Patton Telephones—“It's Murder”
Ranville, at the invitation to play golf, informed us very earnestly that he did not care for the game. So, leaving him with his nose buried deep in a magazine, we went out to the car. The morning was cool, with a breeze sweeping across the lake from the distant hills. Forty-five minutes later we drove up the sweeping road which led to the club house.
As we waited our turn to drive off from the first tee, I sank on the bench and studied the view before me. The club house was on a small elevation, and one could take in the countryside for miles around. The lake lay several miles away, its surface dark blue. Six miles in front of us we could see the church steeples in the town as they peered through the leaves of the trees. Across the lake the mountains stood forth etched into sharp lines by the clear air.
Golf was a game Bartley loved but one which, strange to say, he failed to play very well. Sometimes his game would be wonderful, at other times directly opposite.

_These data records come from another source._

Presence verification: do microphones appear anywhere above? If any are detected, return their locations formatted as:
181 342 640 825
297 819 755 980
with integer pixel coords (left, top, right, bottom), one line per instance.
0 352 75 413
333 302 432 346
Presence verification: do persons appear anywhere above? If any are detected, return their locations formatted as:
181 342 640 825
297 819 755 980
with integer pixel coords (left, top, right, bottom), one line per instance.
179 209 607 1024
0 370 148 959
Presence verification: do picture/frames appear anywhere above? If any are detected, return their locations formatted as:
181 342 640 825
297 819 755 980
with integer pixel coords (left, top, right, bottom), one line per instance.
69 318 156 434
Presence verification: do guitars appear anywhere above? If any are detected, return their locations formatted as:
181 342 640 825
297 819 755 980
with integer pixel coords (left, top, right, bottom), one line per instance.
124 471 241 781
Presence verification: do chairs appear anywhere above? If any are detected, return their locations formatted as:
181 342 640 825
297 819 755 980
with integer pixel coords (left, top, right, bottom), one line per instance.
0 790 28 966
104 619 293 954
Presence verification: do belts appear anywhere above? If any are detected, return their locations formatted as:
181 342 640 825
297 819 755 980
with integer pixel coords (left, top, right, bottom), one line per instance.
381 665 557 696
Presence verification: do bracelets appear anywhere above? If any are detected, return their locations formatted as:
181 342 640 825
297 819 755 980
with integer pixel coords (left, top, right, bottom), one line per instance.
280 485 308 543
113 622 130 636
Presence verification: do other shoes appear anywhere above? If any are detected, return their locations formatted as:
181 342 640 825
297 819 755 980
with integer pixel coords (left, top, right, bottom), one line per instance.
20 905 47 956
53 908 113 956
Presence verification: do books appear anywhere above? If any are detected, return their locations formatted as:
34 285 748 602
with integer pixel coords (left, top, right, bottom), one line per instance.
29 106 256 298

He started out with his first drive by one of the worst slices I have ever seen—one which took his ball off the fairway, across the rough and on to the fairway of another hole. When he sank the ball into the first hole with his eighth shot, he turned to give me a little grin.
By the time we had reached the fifth hole, his score was approaching forty. I had seen him play some rather poor golf, but never such a game as he was playing to-day. When the ball had dropped into the sixth hole, he motioned to me and walked over to a clump of trees by the side of the course. As he flung himself down upon the ground, I followed his example, wondering why he had interrupted his game. He took a cigarette from a case, which he passed to me, lighted it, and then said:
“I have been wondering, Pelt, if you told me everything that you observed that night you found Warren dead in his library. From what Ranville and the chief tell me, there have been no clews of any sort. Not a thing which would point to any particular person as the murderer. In a sense that is unusual. And as I have run this thing over in my mind, I have been wondering—wondering if there is anything which you did not tell me.”
I assured him that he must know, either from what I had told him or Ranville, everything that was of importance. But he shook his head as if he did not agree. He suggested I start in at the beginning and tell him the story as if he was hearing it for the first time. And so, carefully picking my words, I started to tell him of everything we had seen from the time we left the house until after we had found the body. When I came to the place where I said the body lay in a queer position on the floor he stopped me.
“There is something new, Pelt. What do you mean by a queer position?”
“Why, the arms were extended from the body,” was my reply.